Task directions
Print the listing below word for word, leaving out the pictures.

☆ ☆ ☆ ☆ ☆

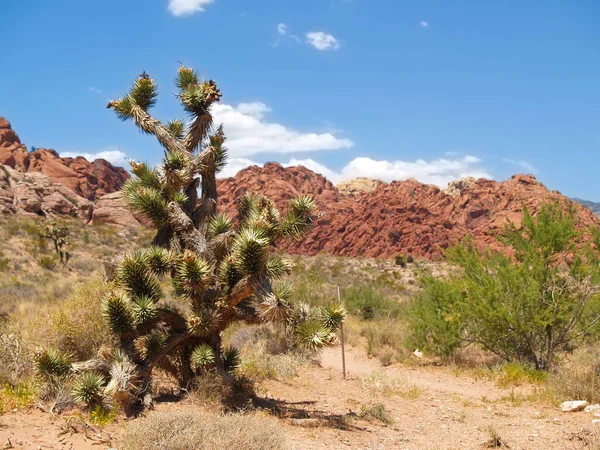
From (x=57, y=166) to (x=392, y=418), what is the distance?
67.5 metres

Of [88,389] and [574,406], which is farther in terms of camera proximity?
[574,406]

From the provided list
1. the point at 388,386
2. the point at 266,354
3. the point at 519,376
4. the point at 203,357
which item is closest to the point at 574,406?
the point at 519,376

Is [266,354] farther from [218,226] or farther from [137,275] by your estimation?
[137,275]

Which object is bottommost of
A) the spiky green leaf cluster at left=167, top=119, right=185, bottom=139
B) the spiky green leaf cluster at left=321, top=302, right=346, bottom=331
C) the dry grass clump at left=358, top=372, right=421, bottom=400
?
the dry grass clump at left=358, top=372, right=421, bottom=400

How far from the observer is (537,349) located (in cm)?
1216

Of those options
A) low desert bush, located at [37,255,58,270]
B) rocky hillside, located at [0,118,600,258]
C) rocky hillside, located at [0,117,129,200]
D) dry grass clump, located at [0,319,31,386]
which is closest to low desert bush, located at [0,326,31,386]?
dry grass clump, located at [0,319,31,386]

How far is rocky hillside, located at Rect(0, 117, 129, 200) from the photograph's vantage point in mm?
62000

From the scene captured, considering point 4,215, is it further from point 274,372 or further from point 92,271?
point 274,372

☆ ☆ ☆ ☆ ☆

Written answer
From (x=57, y=166) to (x=392, y=418), what is the distance?
67.5 metres

Of [88,389] and [574,406], which is farther in terms of camera proximity?
[574,406]

From the provided list
1. the point at 388,386
2. the point at 266,354
3. the point at 519,376
4. the point at 203,357
which item is closest to the point at 574,406?
the point at 519,376

Is [266,354] farther from [218,226] or farther from [137,275] by your estimation?
[137,275]

Which object is bottommost of
A) the spiky green leaf cluster at left=167, top=119, right=185, bottom=139
B) the spiky green leaf cluster at left=321, top=302, right=346, bottom=331
C) the dry grass clump at left=358, top=372, right=421, bottom=400
?
the dry grass clump at left=358, top=372, right=421, bottom=400

How far from the observer is (537,349) located (in cm)?
1216

Of those options
A) low desert bush, located at [37,255,58,270]
B) rocky hillside, located at [0,118,600,258]
C) rocky hillside, located at [0,117,129,200]
D) dry grass clump, located at [0,319,31,386]
which is closest to low desert bush, located at [0,326,31,386]?
dry grass clump, located at [0,319,31,386]

How far is rocky hillside, located at Rect(0, 117, 129, 200) from the photograph's vantage point in mm?
62000

From the scene captured, considering point 4,215, is it further from point 274,372 or further from point 92,271?
point 274,372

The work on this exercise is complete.